SHORT TASK: Write out every line of the items below word for word, changing nothing.

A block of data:
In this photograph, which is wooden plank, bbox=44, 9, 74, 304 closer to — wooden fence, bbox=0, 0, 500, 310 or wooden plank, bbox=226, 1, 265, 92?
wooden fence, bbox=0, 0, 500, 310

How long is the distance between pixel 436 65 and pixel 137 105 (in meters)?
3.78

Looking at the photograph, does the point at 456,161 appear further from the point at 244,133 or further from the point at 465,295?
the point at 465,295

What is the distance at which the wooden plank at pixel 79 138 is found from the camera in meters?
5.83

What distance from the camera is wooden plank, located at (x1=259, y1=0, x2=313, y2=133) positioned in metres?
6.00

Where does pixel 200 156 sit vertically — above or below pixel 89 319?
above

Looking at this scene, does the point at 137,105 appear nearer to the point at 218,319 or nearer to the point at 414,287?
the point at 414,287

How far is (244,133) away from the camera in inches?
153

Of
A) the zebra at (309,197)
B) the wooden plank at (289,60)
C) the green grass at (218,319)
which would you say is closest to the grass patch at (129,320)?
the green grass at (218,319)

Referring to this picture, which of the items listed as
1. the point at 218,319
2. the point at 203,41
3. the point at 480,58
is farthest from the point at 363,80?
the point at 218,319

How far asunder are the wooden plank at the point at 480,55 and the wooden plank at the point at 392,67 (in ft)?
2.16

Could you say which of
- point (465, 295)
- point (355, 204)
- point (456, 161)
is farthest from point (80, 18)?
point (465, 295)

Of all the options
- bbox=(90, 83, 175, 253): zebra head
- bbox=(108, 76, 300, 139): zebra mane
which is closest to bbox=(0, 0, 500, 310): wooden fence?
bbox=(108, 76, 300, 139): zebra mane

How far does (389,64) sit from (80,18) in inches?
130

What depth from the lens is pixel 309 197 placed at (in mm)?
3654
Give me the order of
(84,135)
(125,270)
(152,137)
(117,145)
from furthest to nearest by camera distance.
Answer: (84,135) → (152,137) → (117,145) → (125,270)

THE SOLUTION:
In this photograph, which is wooden plank, bbox=44, 9, 74, 304 closer to — wooden fence, bbox=0, 0, 500, 310 or wooden plank, bbox=226, 1, 265, 92?
wooden fence, bbox=0, 0, 500, 310

How long is the distance between pixel 436 65 and pixel 137 105 (in meters)?
3.78

Looking at the photograph, does the point at 456,161 appear further from the point at 244,133 or further from the point at 465,295?
the point at 465,295

What is the distance at which the wooden plank at pixel 79 138 is found from the camera in meters?
5.83

What distance from the camera is wooden plank, located at (x1=259, y1=0, x2=313, y2=133) positioned in metres?
6.00

Where does pixel 200 156 sit vertically — above or below pixel 89 319?
above

Looking at this scene, does the point at 137,105 appear nearer to the point at 218,319 or nearer to the point at 414,287?
the point at 414,287

How far is (244,133) away from the camera in inches?
153

Of
A) the zebra at (309,197)
B) the wooden plank at (289,60)
C) the green grass at (218,319)
which would you say is closest to the grass patch at (129,320)?
the green grass at (218,319)

Referring to this picture, which of the items listed as
1. the point at 218,319
2. the point at 203,41
3. the point at 480,58
is farthest from the point at 363,80?
the point at 218,319

How far asunder are the wooden plank at the point at 480,55 and the wooden plank at the point at 392,67 (in ft)?
2.16

Could you say which of
- point (465, 295)
- point (355, 204)
- point (456, 161)
is farthest from point (80, 18)?
point (465, 295)

Of all the options
- bbox=(90, 83, 175, 253): zebra head
- bbox=(108, 76, 300, 139): zebra mane
which is closest to bbox=(0, 0, 500, 310): wooden fence?
bbox=(108, 76, 300, 139): zebra mane

How far does (389,64) sit from (80,18) in inches?
130

What depth from the lens is pixel 309 197 placed at (in mm)?
3654
Give me the order of
(84,135)
(125,270)
(152,137)
(117,145)
from furthest to nearest by camera distance.
Answer: (84,135) → (152,137) → (117,145) → (125,270)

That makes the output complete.